- [取り組む課題]:
a) 本文のうち「21日には昨年11月の貿易収支が発表されます」で始まる段落を、主な事実を残して箇条書きに書き直してください。
b) スペイン経済を扱った本文の最後の英文に続けて、その先の内容を英語で書き足してください。

2013年1月22日火曜日

スペインの景気: 六百萬人が失業する可能性 crisis


Ernesto Mr. T の amigos españoles の中にも今失業中の人が少なからずいます。

1月21日(ブルームバーグ Bloomberg):今週発表のスペインの経済指標では、発足して1年目のラホイ政権に影を落とした景気低迷の傷跡が浮き彫りになりそうです。同国の失業者数が600万人に達する可能性があるとエコノミストは予想しています。
21日には昨年11月の貿易収支が発表されます。22日発表の2012年10-12月(第4四半期)の住宅価格指数では、同国の不動産市場が4年目の厳しい状況を持ちこたえたかどうかが明らかになります。スペイン銀行(中央銀行)は10-12月期の国内総生産(GDP)の推計値を示す見通し。24日に公表される第4四半期の失業率は過去最高の26%に達する見込みです。
BNPパリバのエコノミスト、リカルド・サントス氏(ロンドン在勤)は「スペインは景気循環の最悪期にある。財政調整の最も厳しい部分の影響が出始めており、民間部門に加えて公共部門も人員削減を進める中で、社会的コストの拡大が予想される」と指摘しています。
ブルームバーグ・ニュースがまとめたエコノミスト10人の予想中央値 によると、有効労働人口の失業率は10-12月に26%に上昇し、失業者数は600万人に達する可能性が高いというものです。予想通りなら、ユーロ圏の失業者の3分の1をスペインが占める計算になります。

原題:Spain Recession Scars Exposed as Jobless Seen Reaching 6Million(以下の記事の抜粋)




Spain’s scars from the slump that overshadowed Prime Minister Mariano Rajoy’s first year in office will emerge this week as data show the toll on economic output that may have kept as many as 6 million people out of work.

Spanish exports fell 0.6 percent in November from the same month the previous year, when they had risen 7.4 percent, the Economy Ministry said today. House-price data tomorrow will show if the property market endured a fourth year of declines. The Bank of Spain may also release its estimate for fourth-quarter gross domestic product, and the data will culminate in jobs figures on Jan. 24, forecast by economists to show a record 26 percent of Spaniards unemployed.
Officials predict the euro-area’s fourth-biggest economy faces a further slump this year at a time when the government will struggle to meet its budget goals. Such a backdrop hasn’t deterred investors, with the prospect of a European Central Bank backstop in the event of a bailout enabling the Treasury to fast-track higher 2013 funding needs, selling 16 billion euros ($21 billion) at its first three auctions at lower costs.

- [収集データ]:
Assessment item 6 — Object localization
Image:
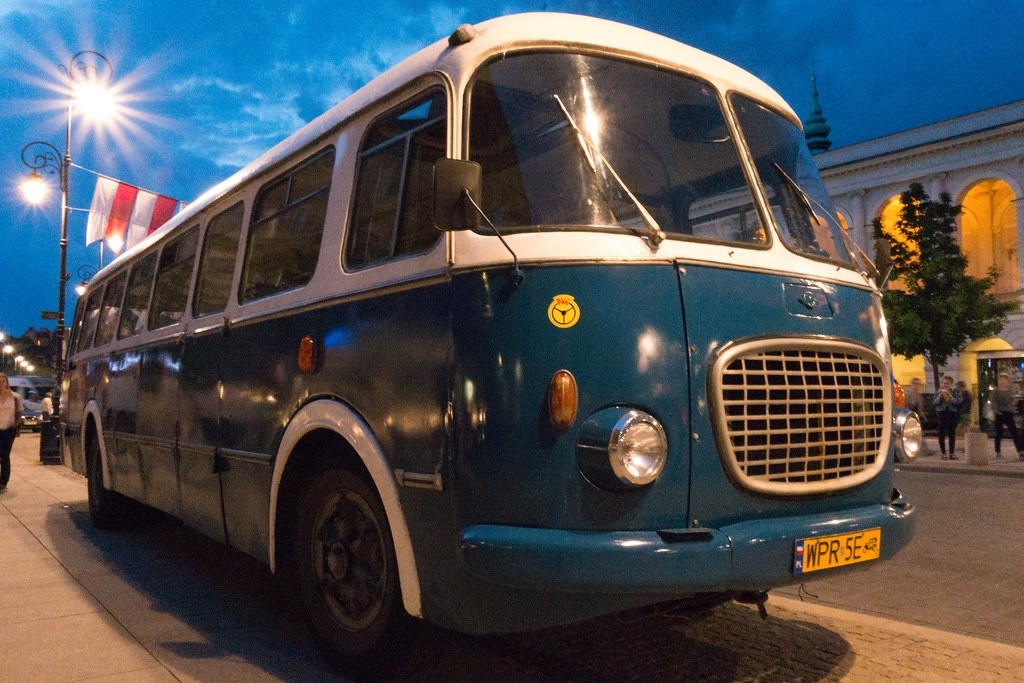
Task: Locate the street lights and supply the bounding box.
[13,44,115,475]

- [回答一覧]:
a)
- 21日：昨年11月の貿易収支が発表される。
- 22日：2012年10-12月期の住宅価格指数が発表され、不動産市場が4年目の厳しい状況を持ちこたえたかが明らかになる。
- スペイン銀行は10-12月期のGDP推計値を示す見通し。
- 24日：第4四半期の失業率が公表され、過去最高の26%に達する見込み。

b)
“Unemployment will continue to rise this year,” said Sara Balina, an analyst with Madrid-based consultancy firm Analistas Financieros Internacionales. “Demand will deteriorate and outweigh the positive contributors to growth that are tourism and exports.”

Spanish Bonds

Spanish two-year bonds declined, pushing the yield up four basis points to 2.53 percent at 12:45 p.m. Madrid time. The nation’s 10-year bond yield was up three basis points at 5.11 percent, compared with a euro-era record of 7.75 percent in July. The spread with similar German maturities was 3.52 percentage points.
Unemployment probably rose to 26 percent of Spain’s active workforce in the last quarter, reaching 6 million unemployed, according to a median of 10 estimates in a Bloomberg survey. One-in-three of all jobless in the euro zone are in Spain.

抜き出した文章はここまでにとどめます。